JACKSONVILLE, Fla. – Demonstrators will set out next month on a three-day, 40-mile walk from Jacksonville to St. Augustine, aimed at calling for the removal of Confederate monuments.
"March for Change," scheduled for the third week of May, was announced during a news conference Tuesday afternoon outside City Hall in downtown Jacksonville.
One of the organizers said it's not a march against bronze, marble or metal, but it's about objecting to the racism the statues represent.
"These statues represent that symbolic behavior erected during the Jim Crow era," said Lauren Cephas, with the Black Commission.
Members of Take 'Em Down Jax and Take 'Em Down St. Augustine had several other local activist groups join them at Tuesday's announcement.
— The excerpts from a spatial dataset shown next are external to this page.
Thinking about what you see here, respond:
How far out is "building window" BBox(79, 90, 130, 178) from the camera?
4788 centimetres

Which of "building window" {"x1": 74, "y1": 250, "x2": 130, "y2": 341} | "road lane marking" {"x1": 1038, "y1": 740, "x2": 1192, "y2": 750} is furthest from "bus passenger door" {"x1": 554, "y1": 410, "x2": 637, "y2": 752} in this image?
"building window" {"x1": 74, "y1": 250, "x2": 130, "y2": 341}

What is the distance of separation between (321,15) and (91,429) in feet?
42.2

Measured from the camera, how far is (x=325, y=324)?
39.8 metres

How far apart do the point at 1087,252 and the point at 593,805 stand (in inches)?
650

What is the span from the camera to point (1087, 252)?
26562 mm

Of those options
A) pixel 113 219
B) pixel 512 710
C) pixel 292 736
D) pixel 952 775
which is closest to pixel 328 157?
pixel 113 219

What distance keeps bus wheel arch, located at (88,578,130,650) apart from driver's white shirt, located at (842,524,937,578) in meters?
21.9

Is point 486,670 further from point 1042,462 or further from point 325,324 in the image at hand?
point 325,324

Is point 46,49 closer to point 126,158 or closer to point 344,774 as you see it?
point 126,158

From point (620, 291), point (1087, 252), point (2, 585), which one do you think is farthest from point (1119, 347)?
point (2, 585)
”This is a march to tell the story about racism, the racism these monuments actually represent," said Ben Frazier, with Tax 'Em Down Jax and the Northside Coalition. "We’re talking about white privilege. We’re talking about white supremacy. We’re talking about the terror of the Ku Klux Klan.”
Members of the groups and others plan to walk from Jacksonville to the Ancient City. The march will begin May 17 and end with a rally scheduled May 19 in St. Augustine.
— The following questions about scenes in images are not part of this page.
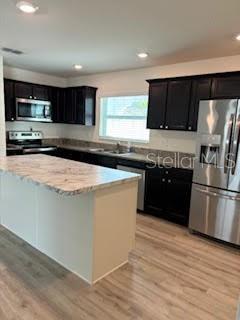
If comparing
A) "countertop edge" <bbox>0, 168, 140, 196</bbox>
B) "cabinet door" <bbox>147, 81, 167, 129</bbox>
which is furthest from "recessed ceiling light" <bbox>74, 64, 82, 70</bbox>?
"countertop edge" <bbox>0, 168, 140, 196</bbox>

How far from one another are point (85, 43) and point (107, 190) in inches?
85.3

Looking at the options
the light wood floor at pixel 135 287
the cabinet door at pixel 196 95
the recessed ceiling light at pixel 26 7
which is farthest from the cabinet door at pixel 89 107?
the light wood floor at pixel 135 287

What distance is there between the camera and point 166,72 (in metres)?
4.33

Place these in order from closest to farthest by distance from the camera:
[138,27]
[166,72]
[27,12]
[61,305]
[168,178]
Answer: [61,305]
[27,12]
[138,27]
[168,178]
[166,72]

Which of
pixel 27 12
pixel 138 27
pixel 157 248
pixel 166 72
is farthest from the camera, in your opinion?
pixel 166 72

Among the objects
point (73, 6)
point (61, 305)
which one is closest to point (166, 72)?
point (73, 6)

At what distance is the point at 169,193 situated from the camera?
3811 mm

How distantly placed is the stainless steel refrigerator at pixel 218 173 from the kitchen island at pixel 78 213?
1223mm

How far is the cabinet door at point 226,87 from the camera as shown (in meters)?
3.23

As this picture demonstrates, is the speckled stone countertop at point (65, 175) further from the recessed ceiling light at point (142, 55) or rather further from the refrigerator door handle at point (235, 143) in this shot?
the recessed ceiling light at point (142, 55)

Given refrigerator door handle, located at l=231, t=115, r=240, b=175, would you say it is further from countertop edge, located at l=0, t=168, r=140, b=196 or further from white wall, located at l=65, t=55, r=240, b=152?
countertop edge, located at l=0, t=168, r=140, b=196

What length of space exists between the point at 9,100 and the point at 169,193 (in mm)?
3612

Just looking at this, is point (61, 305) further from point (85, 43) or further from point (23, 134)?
point (23, 134)

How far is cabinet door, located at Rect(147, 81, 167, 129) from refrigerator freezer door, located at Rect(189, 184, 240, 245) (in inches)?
50.6
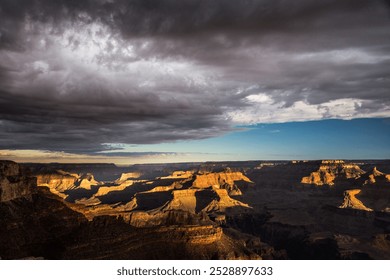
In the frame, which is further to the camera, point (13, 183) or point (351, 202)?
point (351, 202)

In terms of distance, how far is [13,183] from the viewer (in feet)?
190

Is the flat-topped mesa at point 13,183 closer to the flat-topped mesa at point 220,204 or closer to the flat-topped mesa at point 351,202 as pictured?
the flat-topped mesa at point 220,204

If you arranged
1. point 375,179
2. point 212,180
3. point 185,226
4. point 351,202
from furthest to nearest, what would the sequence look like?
1. point 212,180
2. point 375,179
3. point 351,202
4. point 185,226

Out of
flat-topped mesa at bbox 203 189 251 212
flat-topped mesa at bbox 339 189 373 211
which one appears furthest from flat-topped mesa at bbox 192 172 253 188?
flat-topped mesa at bbox 339 189 373 211

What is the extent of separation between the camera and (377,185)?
5709 inches

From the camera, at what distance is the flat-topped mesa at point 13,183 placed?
2128 inches

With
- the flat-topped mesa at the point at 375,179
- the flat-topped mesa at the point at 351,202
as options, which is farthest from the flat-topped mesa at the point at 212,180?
the flat-topped mesa at the point at 375,179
VIEW: 5 Confederate memorials in Jacksonville
Confederate Soldiers Memorial, a 62-foot granite shaft erected in Hemming Park in 1898 is topped by a Confederate soldier at rest. A bronze plaque at the base honors Gens. J.J. Dickinson, Kirby Smith, Robert E. Lee and Stonewall Jackson. It was taken down June 9, 2020.
"In Jacksonville, St. Augustine and all around Florida, we see Confederate statues, Confederate school names romanticized, or worse, ignored by people who understand these symbols represent white supremacy," said Michael Todd, with New Florida Majority.
The groups said the walk will focus specifically on removing four monuments, two in Jacksonville and two in St. Augustine:
"People who think that statues should stay up don't understand the real history of the United States," said Wells Todd, with the Jacksonville Progressive Coalition. "We're here to say we're going to walk from that statue to the statue in St. Augustine that's in a place where they used to sell slaves."
While the march focuses specifically on four monuments, the groups said, one of the main goals is to "connect the dots of the color line of what happened in history to what's happening today."